--- DATASET Enclosed Below ---
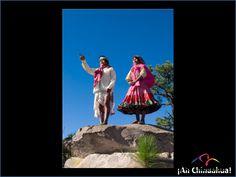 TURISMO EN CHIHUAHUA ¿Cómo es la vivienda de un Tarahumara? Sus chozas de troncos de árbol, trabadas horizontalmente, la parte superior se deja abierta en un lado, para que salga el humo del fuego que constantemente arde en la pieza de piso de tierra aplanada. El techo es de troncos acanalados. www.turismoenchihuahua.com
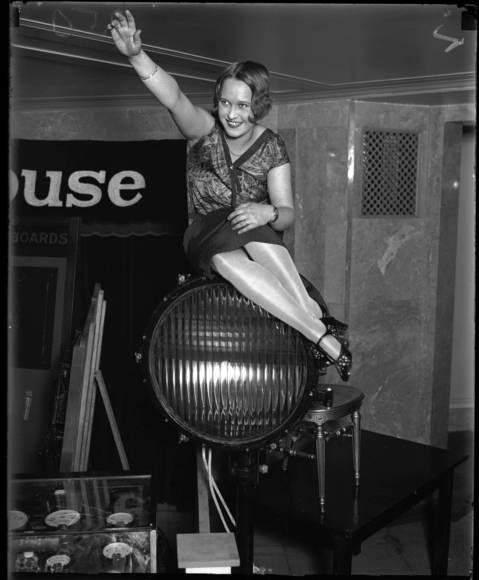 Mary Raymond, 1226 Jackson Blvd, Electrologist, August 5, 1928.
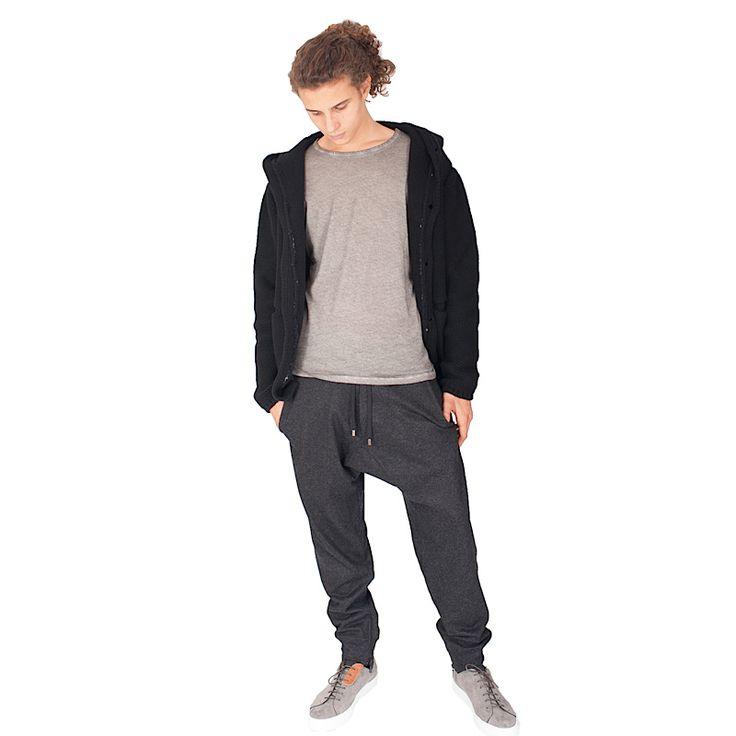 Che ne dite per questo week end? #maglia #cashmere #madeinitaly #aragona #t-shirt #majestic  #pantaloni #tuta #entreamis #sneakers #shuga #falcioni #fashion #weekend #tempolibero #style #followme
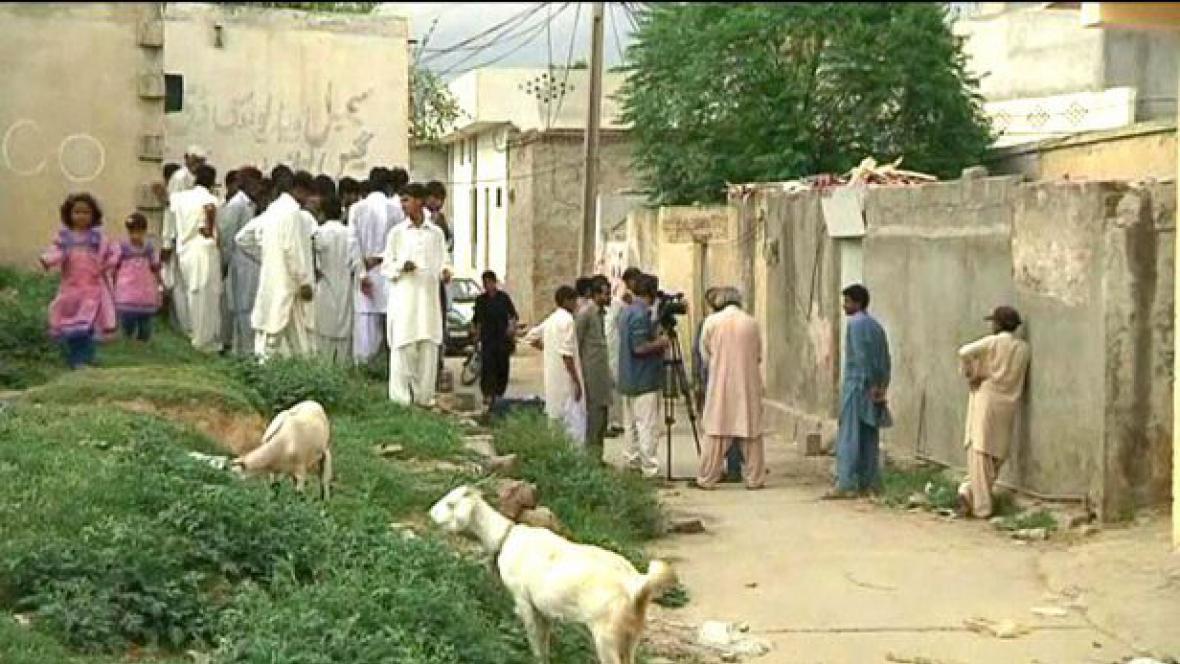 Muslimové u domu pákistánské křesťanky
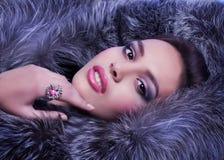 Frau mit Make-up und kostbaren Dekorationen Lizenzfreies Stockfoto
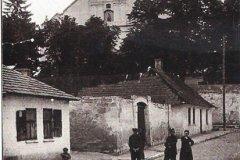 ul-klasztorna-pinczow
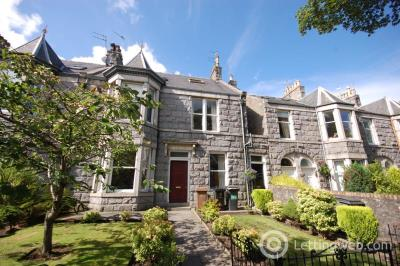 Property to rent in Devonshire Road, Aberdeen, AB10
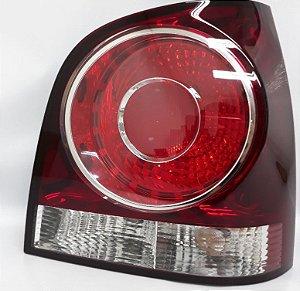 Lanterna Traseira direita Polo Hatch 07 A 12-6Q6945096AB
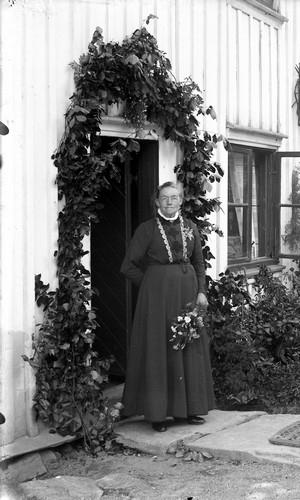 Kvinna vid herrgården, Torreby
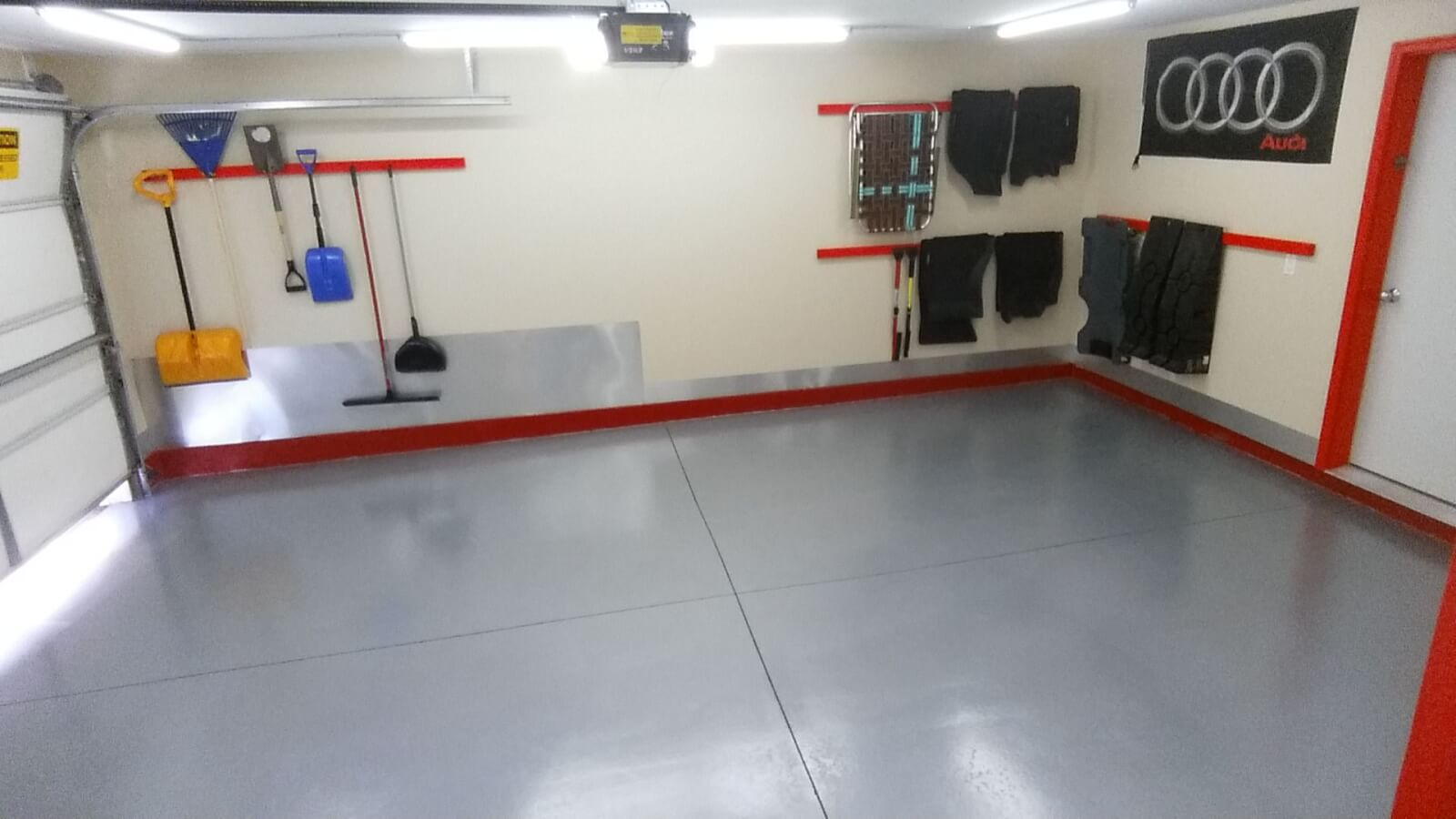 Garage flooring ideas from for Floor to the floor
--- End of Enclosed DATASET ---
--- DATASET Enclosed Below ---
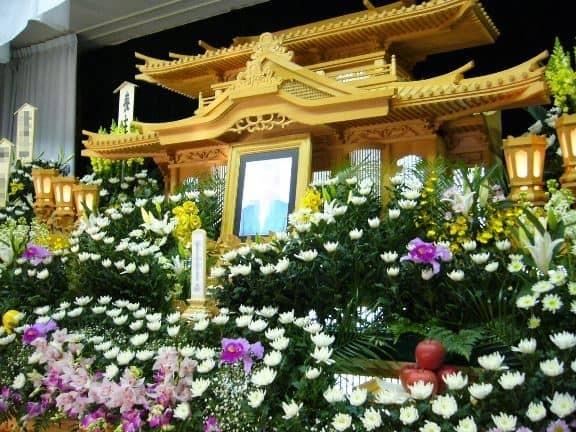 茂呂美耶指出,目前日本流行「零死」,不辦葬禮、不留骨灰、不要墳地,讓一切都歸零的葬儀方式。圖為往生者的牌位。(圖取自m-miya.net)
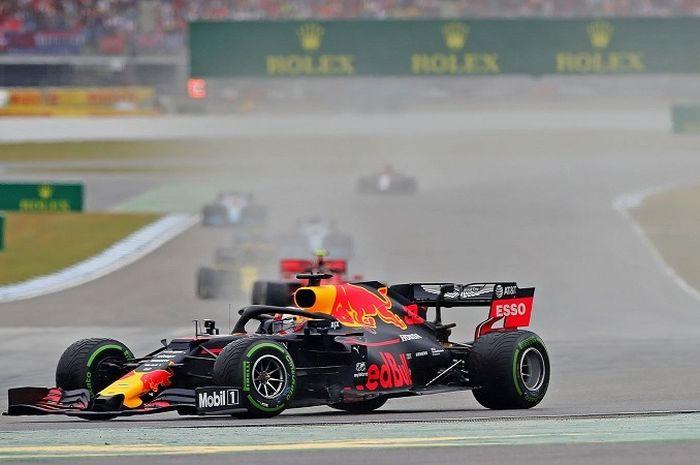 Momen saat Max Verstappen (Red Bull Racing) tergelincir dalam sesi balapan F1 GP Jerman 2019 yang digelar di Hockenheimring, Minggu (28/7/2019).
--- End of Enclosed DATASET ---
WHAT YOU SHOULD DO:
In the listing above, find the line with "Property to rent" and output it and every line after it up to and including the line with "Garage flooring ideas", exactly, minus the pictures.

REPLY TO THE EXERCISE:
 Property to rent in Devonshire Road, Aberdeen, AB10
 Lanterna Traseira direita Polo Hatch 07 A 12-6Q6945096AB
 Kvinna vid herrgården, Torreby
 Garage flooring ideas from for Floor to the floor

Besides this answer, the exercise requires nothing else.